Both this Vanessa and Vanessa Atalanta (Red Admirals) are well known and good friends to devoted gardeners. When tedium almost begins to set in, suddenly a Vanessa appears as if out of nowhere. They usually remain long enough to lighten your mood . . . then these spreaders of cheer fly off to titillate yet another gardener toiling in soil, somewhere nearby.
Which continents enjoy this magnificent butterfly?
Answer: All continents except Antarctica.
How can we understand their ability to colonize and breed in so many diverse places?
Answer: They enjoy many, many different hosting plants.
Where do they winter-over in the Northeastern U.S.? In tree hollows? Under the forest leaf covered floor? Under rocks and fallen timber?
Answer: They don’t winter-over in the Northeastern U.S..
Why don’t they winter-over from Georgia to Maine?
Answer: They cannot tolerate freezing temperatures.
So where do Vanessa cardui found in New Hampshire, Pennsylvania, Virginia and North Carolina originate from?
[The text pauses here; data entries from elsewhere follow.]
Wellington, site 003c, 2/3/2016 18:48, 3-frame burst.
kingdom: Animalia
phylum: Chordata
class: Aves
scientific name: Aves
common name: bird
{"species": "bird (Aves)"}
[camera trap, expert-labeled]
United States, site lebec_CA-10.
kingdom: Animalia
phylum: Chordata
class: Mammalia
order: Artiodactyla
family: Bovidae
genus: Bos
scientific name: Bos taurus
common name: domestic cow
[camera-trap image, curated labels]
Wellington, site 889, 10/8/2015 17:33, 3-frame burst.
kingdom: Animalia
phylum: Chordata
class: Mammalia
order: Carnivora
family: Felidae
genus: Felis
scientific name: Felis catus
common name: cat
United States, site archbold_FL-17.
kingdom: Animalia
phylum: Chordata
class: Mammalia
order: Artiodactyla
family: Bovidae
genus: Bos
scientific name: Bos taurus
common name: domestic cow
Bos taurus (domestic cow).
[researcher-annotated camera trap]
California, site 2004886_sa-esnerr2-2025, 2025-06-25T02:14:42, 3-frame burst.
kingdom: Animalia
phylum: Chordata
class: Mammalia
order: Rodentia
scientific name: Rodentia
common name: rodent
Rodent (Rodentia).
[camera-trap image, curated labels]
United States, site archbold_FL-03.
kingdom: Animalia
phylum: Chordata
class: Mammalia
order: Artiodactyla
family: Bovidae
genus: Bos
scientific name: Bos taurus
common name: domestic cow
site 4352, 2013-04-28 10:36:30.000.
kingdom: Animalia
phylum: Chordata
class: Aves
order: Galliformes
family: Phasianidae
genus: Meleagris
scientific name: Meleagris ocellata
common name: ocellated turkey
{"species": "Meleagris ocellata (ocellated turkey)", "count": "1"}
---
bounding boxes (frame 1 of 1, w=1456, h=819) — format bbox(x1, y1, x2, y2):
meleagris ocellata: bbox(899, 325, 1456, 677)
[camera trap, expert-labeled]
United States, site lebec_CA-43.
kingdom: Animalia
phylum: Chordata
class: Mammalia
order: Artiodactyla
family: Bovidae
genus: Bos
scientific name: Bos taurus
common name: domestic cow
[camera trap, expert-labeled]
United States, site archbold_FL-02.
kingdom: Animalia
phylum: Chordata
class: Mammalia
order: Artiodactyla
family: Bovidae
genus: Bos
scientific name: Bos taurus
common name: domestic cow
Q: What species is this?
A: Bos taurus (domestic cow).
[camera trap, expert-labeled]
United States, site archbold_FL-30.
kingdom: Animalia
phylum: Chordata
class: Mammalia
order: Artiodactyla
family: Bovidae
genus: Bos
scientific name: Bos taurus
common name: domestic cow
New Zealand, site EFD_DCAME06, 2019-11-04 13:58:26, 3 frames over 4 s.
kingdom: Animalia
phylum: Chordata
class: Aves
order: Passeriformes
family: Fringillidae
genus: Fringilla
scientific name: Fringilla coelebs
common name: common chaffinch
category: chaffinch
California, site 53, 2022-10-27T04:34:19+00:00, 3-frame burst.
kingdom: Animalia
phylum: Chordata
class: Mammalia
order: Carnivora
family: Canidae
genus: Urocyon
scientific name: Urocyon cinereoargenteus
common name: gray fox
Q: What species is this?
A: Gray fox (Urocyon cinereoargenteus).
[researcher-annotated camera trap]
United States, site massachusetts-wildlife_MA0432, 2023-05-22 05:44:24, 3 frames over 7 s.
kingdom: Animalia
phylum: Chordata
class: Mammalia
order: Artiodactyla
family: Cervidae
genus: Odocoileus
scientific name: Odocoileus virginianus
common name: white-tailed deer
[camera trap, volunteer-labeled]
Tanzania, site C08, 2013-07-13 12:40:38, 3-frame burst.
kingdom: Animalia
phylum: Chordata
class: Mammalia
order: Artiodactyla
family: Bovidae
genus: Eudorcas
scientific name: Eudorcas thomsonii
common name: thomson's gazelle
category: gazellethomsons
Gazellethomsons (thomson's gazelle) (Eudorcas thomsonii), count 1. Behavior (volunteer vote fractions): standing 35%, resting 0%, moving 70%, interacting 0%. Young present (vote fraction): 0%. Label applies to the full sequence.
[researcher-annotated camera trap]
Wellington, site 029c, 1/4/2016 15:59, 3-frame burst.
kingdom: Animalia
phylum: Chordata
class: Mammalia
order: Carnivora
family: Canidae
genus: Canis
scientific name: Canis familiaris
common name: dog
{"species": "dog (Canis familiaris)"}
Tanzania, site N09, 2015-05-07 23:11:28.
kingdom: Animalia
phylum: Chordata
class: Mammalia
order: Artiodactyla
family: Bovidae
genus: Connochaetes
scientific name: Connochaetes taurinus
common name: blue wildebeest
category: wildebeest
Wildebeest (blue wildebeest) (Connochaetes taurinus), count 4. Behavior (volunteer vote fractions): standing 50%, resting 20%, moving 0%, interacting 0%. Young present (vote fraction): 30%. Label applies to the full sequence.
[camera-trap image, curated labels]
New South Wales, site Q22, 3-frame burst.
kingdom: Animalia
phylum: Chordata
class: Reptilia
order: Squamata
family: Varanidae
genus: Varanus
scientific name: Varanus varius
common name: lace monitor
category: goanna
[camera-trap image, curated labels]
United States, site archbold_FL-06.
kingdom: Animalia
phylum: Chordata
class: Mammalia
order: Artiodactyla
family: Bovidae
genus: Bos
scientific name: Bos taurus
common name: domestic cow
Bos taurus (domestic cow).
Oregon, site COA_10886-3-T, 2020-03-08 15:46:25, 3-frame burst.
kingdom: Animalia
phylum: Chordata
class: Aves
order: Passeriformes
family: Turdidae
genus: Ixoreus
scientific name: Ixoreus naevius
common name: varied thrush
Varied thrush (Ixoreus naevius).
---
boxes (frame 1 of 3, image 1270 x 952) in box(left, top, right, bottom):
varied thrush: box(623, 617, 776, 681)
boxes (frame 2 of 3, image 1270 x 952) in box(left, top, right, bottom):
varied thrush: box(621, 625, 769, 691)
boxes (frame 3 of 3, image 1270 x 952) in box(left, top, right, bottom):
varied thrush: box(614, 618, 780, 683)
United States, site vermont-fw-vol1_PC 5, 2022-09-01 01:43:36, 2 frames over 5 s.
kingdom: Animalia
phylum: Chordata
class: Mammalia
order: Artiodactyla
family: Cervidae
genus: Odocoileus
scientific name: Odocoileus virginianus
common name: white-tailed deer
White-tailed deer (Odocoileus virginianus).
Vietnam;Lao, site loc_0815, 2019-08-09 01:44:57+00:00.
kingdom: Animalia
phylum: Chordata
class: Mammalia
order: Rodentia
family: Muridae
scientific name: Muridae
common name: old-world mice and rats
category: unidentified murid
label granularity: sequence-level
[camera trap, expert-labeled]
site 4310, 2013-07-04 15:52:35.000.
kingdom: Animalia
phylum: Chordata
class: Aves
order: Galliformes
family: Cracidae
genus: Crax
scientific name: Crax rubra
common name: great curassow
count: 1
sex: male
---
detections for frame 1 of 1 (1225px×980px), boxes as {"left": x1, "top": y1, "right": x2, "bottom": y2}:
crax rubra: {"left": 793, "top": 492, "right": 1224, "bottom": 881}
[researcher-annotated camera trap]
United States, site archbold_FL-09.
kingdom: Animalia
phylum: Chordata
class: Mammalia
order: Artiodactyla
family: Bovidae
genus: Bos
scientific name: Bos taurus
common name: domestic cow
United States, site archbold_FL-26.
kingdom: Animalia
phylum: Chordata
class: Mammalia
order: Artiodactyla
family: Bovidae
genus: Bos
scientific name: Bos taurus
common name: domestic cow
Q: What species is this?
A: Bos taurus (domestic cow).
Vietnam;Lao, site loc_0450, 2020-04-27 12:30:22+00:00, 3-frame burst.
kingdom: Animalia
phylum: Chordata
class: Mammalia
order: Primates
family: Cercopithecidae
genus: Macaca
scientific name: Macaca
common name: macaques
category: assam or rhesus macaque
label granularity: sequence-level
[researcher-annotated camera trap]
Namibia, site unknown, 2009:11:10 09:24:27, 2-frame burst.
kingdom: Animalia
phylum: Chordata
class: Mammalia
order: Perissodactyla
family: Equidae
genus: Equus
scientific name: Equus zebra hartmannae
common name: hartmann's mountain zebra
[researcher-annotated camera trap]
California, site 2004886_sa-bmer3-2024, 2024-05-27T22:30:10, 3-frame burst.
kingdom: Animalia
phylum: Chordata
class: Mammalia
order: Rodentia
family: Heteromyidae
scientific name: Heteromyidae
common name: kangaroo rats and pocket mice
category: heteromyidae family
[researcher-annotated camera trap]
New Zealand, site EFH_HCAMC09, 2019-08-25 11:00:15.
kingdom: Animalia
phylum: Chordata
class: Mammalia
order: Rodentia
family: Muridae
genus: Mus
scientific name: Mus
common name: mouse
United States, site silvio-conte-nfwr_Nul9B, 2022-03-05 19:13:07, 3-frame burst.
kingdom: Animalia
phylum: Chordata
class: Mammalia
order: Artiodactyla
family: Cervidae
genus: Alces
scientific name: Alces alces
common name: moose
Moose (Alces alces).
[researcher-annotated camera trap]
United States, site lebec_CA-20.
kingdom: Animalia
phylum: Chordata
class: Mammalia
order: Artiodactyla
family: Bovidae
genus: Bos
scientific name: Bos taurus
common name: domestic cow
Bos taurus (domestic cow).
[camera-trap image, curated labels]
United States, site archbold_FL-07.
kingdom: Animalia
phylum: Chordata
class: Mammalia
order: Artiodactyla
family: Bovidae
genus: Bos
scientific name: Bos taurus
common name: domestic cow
Answer: The Mexican Plateau!
OK. Then which U.S. airlines bring them up from there?
Answer: None. They fly up from south of the border (Mexican) on their own gossamer wings.
in the instant example, the Outdoor Gardens of the Phipps Conservatory offers a gourmet nectar menu for this Painted Lady.
When can we hope to see them in Pittsburgh in 2013?
Answer: Late April to May. Another joy of springtime.
Here it was the first week in October and you would think that butterflies would be few and far between. Nope. Our Vanessa cardui, challenged by the limited selection of nectaring wildflowers, has settled for a meal of Boneset (Eupatorium perfoliatum) sugars.
Judging from the condition of this individual, it would appear that it was produced by a late in the season brood.
Our other posts of Ladies included several that triumphantly were scored after stealthy stalking up to the butterfly. Not necessary this time, because our instant butterfly is 100% engrossed imbibing nectar. Only a reasonably careful approach was necessary.
An occasional visitor to home gardens, their visit is usually a very brief one, and then whooost, gone!
Not known to overwinter here in eastern U.S., the last brood flies all the way to the Mexican plateau. Very impressive, that.